So we will reward them by returning the phones.
They go to Miami.
Jack, you're next on the Rush Limbaugh program.
Hello, sir.
Hey, how are you doing?
Just fine, sir.
Great.
Long-term listener, first-time caller.
Great to have you with us.
Great.
I wanted to ask you a question.
I've been listening all week, and then you mentioned that we would have to drag McCain to the finish line.
The way the polls are going, and I'm looking at the electoral map, and everything is pointing out to a landslide for the Democratic Party.
No, Everything is not pointing to a landslide.
What do you define as a landslide?
I'm looking at the polls, and I'm looking at the electoral map.
And it seems like, I mean, McCain is not meaning any gain.
Instead, he's losing ground on certain states that he should be winning.
No, this actually is not true.
Carl Rove has a piece today in the Wall Street Journal.
I know this is not your primary point, but in the latest Gallup poll that came out, Obama lost two points, and twice as many undecideds exist today as last presidential year.
There are more undecideds in the Gallup poll this time.
Yeah, go ahead.
But, Rush, let me ask you this.
With all honesty, do you think that McCain do have a chance, especially from what you just read here regarding the scholar about the economy?
Do you think that he has a chance?
Yeah, I do.
It's not over.
There are 20 days left, and anything can happen in these 20 days.
And I don't, you know, I'm of a frame of mind here that you don't give up even after you lose.
________
■ **WRITTEN TASK 1**
According to the call-in transcript, who has a piece in the Wall Street Journal today?
■ **WRITTEN TASK 2**
Reproduce the part of the call-in transcript that opens with the words containing "And it seems" and closes with "ask you this.".
■ **WRITTEN TASK 3**
Write the next part of the call-in transcript, picking up right after its final line.
The data after this point is separate material from the call-in transcript.

■ **INFORMATION SHOWN**
________
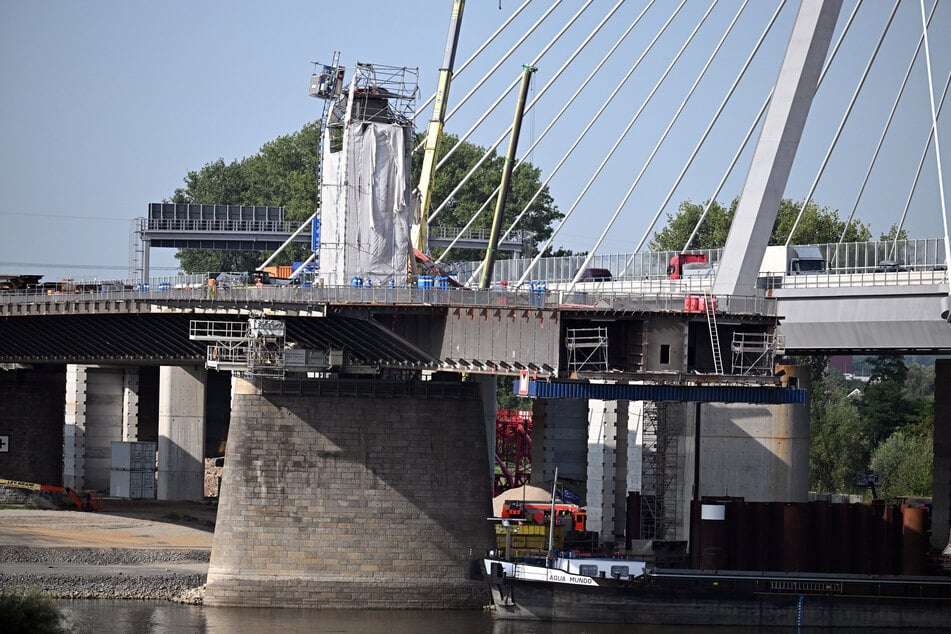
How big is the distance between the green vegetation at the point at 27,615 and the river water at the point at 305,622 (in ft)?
50.2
________
■ **FINAL ANSWER 1**
Carl Rove

■ **FINAL ANSWER 2**
And it seems like, I mean, McCain is not meaning any gain.
Instead, he's losing ground on certain states that he should be winning.
No, this actually is not true.
Carl Rove has a piece today in the Wall Street Journal.
I know this is not your primary point, but in the latest Gallup poll that came out, Obama lost two points, and twice as many undecideds exist today as last presidential year.
There are more undecideds in the Gallup poll this time.
Yeah, go ahead.
But, Rush, let me ask you this.

■ **FINAL ANSWER 3**
Yeah, I was about to ask you that also, because after, if let's say that we were to lose, he will have the Congress, the president, and he will also have the media supporting him.
Don't you think it would be harder for us at that point to really come back?
Yeah, but see, here's my optimism, Jack.
This is what I think is going to happen.
I think one of the first things, if your scenario happens, if the Democrats pick up enough seats to have a filibuster-proof Senate, and they're going to have a lot of seats of majority in the House, and they're going to have Obama.
If we have basically a one-party apparatus here government with no way to stop it, the Democrats are going to overreach.
They are going to take this country into directions that people voting for them have no idea.
They are going to reject it.
I reject the notion that the people of this country want socialism.
I think the people of this country voting for Obama have no idea who is going to be able to do it.
Yeah, but they're going to have a big support.
The media is going to try to portray it.
It's just a moderate thing.
It won't matter.
Their lives are going to be affected in profound ways that they won't care what the media is saying.
Now, about the media, Jack, this is crucial because you're talking about the media.
One of the first things, and this is going to be an epic fight.
One of the first things that's going to happen is the Democrats will move to get rid of people like me and Hannity and every other conservative talk show host on radio by reimposing the fairness doctrine.
And we're going to litigate it, of course, but litigation takes a long time.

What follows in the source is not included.